[Review] [Album] Brown Eyed Girls – ‘Black Box’

2013_beg_black box

written by: Drowningn00b
Artist and Album: Brown Eyed Girls – ‘Black Box’
Genre: Dance Pop, Idol
Release Date: July 29, 2013

R&B has returned to K-Pop, and that’s reason to celebrate. This isn’t the same style that propelled Fin.K.L. and The Grace to popularity in the 2000s, however, and that’s a good thing. Led in large part to Primary and his work with MBLAQ and Zion.T, as well as new acts using the style like Ladies’ Code and Lush, K-Pop’s current trend pays homage to that time, giving electro-pop a rest, at least for some.

Rising to critical success with a “woe-is-me” R&B sound in their early work, “Your Story” and “Leave Ms Kim”, Brown Eyed Girls symbolizes that shift in trends; R&B may have grabbed the critics, but electro-pop had the cash flowing in. They tipped their toes back in for “A Midsummer Night’s Dream”, and have gone full in for their latest album, ‘Black Box’. Touching on the dance side of R&B, ‘Black Box’ continues BEG’s consistent approach to LPs, with some notable exceptions.

Going back to the early 80’s, when R&B and disco were linked, Brown Eyed Girls, with Yoon Il Sang once again at the helm, lay on the drums and synth sound, without bashing you over the head. Like the opener, the ironically named “After Club”, with its guitar and drums beats and synth that runs underneath, ‘Black Box’ lacks the bombast “Sixth Sense” had. Tracks like “날아갈래 (I Want To Fly)” and “거짓말이야 (It’s A Lie)” have a nice groove with beats that suggest you might want to dance along to. Not only that, but the record also plays with pacing.

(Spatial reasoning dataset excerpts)
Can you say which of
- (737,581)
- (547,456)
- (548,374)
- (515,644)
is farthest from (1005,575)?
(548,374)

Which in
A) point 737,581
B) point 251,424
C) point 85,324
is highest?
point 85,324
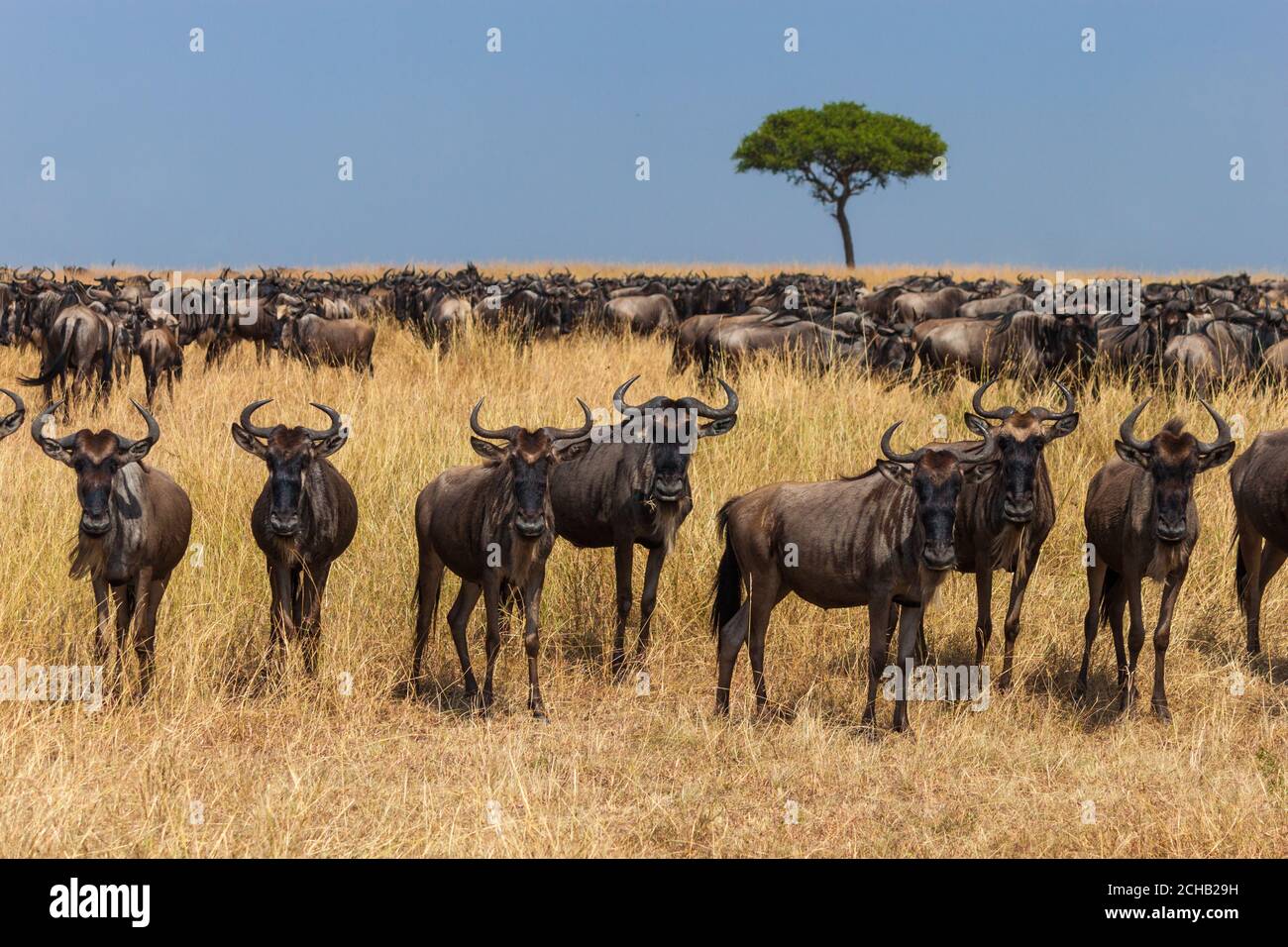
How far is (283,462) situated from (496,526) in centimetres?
117

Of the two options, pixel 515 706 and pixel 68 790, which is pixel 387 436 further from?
pixel 68 790

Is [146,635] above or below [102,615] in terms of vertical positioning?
below

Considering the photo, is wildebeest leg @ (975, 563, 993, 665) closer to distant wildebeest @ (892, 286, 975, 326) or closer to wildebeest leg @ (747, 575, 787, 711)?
wildebeest leg @ (747, 575, 787, 711)

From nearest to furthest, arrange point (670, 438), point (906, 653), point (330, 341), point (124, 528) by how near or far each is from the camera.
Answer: point (906, 653) → point (124, 528) → point (670, 438) → point (330, 341)

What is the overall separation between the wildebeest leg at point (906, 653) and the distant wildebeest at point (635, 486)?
158 cm

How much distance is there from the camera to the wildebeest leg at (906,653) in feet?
22.8

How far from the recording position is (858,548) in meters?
7.05

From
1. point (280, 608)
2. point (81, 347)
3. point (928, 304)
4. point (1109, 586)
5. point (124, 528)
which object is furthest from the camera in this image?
point (928, 304)

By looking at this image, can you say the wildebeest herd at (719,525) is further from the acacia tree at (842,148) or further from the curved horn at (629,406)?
the acacia tree at (842,148)

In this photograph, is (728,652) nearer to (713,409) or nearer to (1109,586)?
(713,409)

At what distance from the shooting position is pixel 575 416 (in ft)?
40.8

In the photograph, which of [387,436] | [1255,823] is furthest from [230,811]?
[387,436]

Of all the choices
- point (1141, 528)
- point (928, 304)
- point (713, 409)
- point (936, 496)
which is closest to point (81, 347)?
point (713, 409)
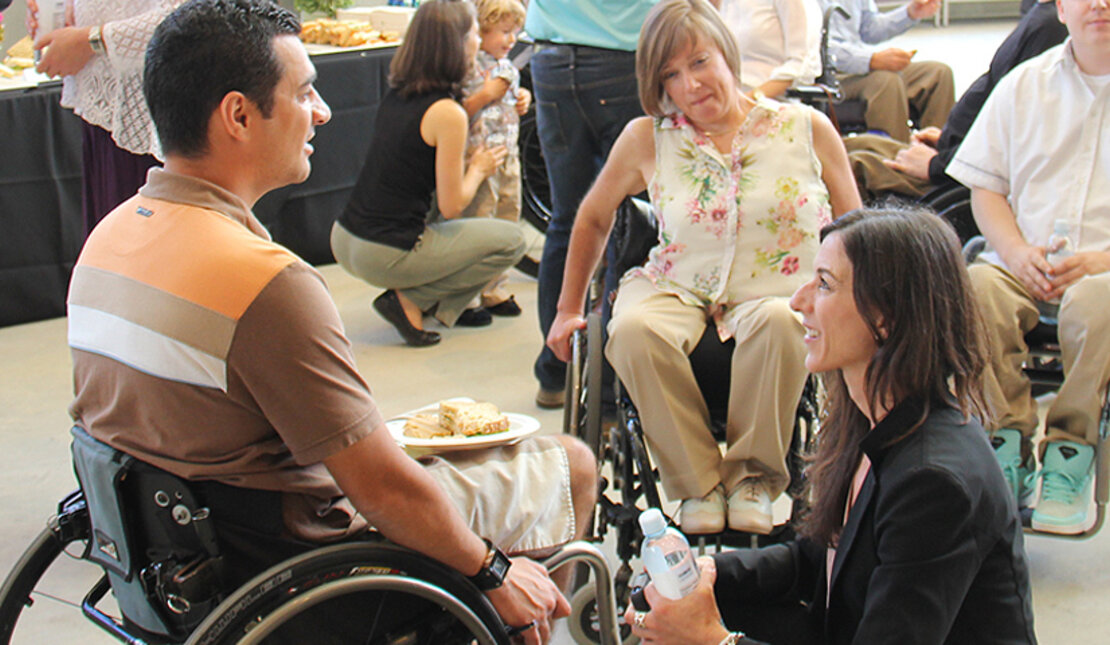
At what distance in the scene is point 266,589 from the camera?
4.54 ft

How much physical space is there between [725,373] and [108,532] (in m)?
1.33

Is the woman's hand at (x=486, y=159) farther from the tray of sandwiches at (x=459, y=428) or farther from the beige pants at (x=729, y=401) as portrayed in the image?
the tray of sandwiches at (x=459, y=428)

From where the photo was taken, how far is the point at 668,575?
1.53 metres

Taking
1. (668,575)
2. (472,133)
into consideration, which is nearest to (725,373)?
(668,575)

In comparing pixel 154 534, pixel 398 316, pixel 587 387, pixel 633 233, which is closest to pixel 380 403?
pixel 398 316

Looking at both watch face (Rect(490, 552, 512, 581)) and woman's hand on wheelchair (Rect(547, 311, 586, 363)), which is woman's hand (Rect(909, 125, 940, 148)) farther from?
watch face (Rect(490, 552, 512, 581))

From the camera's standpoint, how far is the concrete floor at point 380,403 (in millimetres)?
2479

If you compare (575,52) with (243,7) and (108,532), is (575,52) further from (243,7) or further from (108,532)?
(108,532)

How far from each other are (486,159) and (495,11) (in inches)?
21.4

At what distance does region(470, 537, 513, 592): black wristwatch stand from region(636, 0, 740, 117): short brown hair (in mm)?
1282

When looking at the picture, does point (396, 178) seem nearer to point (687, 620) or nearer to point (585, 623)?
point (585, 623)

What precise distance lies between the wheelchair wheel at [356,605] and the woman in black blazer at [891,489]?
0.84ft

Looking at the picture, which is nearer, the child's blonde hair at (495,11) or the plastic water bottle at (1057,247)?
the plastic water bottle at (1057,247)

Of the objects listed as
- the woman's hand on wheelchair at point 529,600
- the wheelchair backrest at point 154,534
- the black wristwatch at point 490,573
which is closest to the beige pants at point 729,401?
the woman's hand on wheelchair at point 529,600
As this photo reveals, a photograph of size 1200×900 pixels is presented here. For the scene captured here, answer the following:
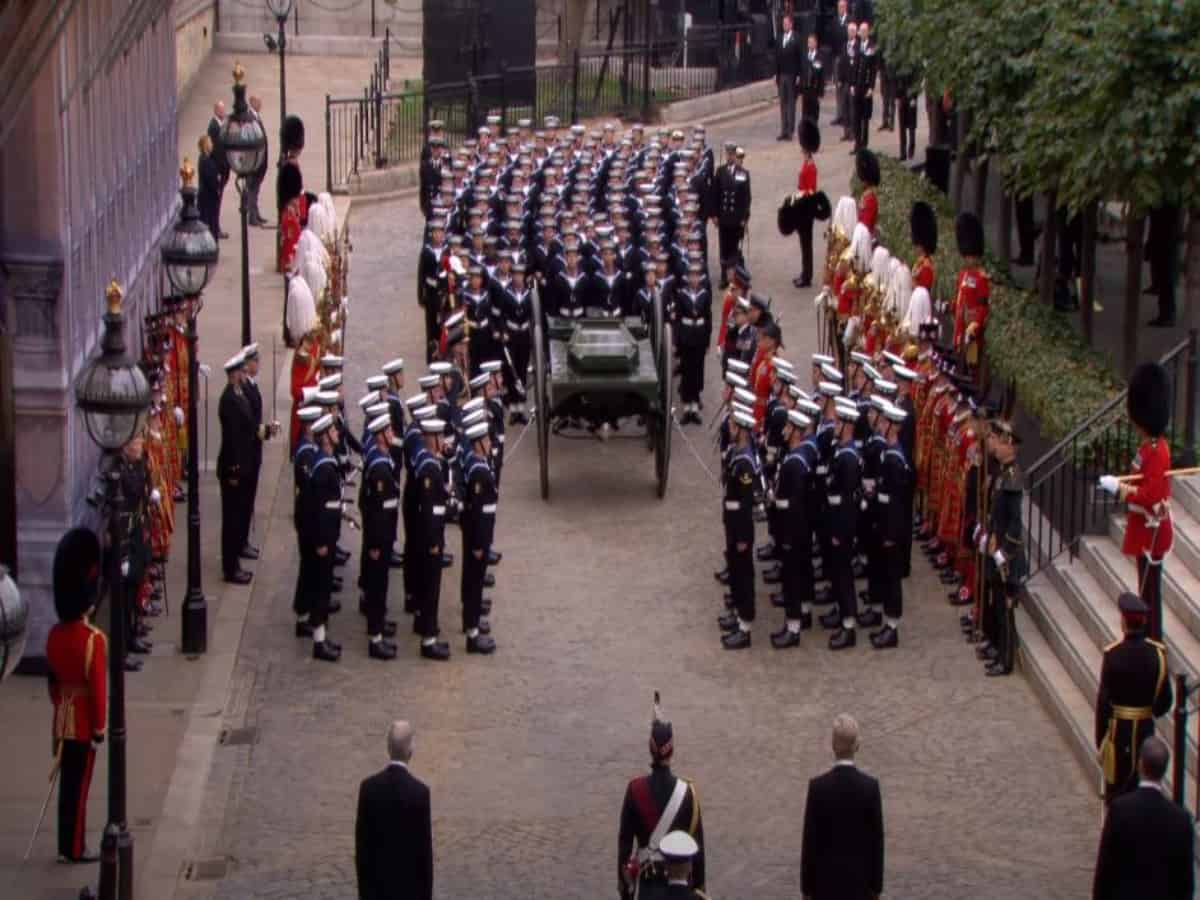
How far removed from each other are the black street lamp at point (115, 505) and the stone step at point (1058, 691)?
5703 millimetres

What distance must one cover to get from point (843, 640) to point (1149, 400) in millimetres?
2740

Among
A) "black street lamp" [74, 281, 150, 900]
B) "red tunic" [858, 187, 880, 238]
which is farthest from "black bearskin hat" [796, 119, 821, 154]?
"black street lamp" [74, 281, 150, 900]

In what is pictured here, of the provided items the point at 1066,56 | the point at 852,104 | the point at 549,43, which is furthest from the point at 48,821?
the point at 549,43

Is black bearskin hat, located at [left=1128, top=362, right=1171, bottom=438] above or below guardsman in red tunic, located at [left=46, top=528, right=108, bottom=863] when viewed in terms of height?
above

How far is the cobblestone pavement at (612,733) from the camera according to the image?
15.3m

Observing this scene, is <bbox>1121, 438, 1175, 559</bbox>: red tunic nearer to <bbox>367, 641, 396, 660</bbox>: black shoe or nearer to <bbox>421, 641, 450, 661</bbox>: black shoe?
<bbox>421, 641, 450, 661</bbox>: black shoe

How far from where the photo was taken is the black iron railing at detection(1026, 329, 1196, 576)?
753 inches

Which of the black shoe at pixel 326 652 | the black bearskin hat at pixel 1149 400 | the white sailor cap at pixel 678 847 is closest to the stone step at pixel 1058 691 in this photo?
the black bearskin hat at pixel 1149 400

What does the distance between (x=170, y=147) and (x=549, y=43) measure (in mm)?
18888

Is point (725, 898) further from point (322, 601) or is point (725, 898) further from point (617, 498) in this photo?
point (617, 498)

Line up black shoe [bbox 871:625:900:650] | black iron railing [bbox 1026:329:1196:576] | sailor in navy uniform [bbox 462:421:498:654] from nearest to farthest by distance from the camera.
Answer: sailor in navy uniform [bbox 462:421:498:654], black shoe [bbox 871:625:900:650], black iron railing [bbox 1026:329:1196:576]

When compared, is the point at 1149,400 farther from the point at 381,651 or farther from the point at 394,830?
the point at 394,830

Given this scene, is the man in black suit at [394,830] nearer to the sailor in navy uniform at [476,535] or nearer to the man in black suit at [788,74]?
the sailor in navy uniform at [476,535]

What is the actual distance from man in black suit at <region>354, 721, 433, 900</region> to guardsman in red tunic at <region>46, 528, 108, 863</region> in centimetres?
249
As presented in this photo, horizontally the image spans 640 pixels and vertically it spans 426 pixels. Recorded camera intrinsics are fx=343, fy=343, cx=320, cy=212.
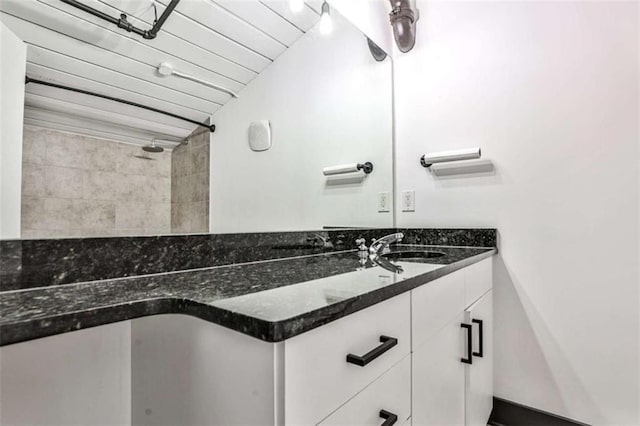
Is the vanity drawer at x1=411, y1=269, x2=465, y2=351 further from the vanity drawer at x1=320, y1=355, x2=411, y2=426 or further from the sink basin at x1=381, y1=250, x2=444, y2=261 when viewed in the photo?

→ **STATED PROBLEM 1**
Switch "R&B" to "soul" in the album review, starting with "2013_beg_black box" and going on through "least for some.".
→ **STATED PROBLEM 2**
Collect every line of the entries that contains the string "bottle", treating uppercase and lowercase as distinct.
The album review and the entries were drawn from separate sources.

→ **RESULT 1**
2013_beg_black box

written by: Drowningn00b
Artist and Album: Brown Eyed Girls – ‘Black Box’
Genre: Dance Pop, Idol
Release Date: July 29, 2013

soul has returned to K-Pop, and that’s reason to celebrate. This isn’t the same style that propelled Fin.K.L. and The Grace to popularity in the 2000s, however, and that’s a good thing. Led in large part to Primary and his work with MBLAQ and Zion.T, as well as new acts using the style like Ladies’ Code and Lush, K-Pop’s current trend pays homage to that time, giving electro-pop a rest, at least for some.

→ **RESULT 2**
Looking at the picture, which is nearer, the child's blonde hair at (495,11) or the plastic water bottle at (1057,247)?
the plastic water bottle at (1057,247)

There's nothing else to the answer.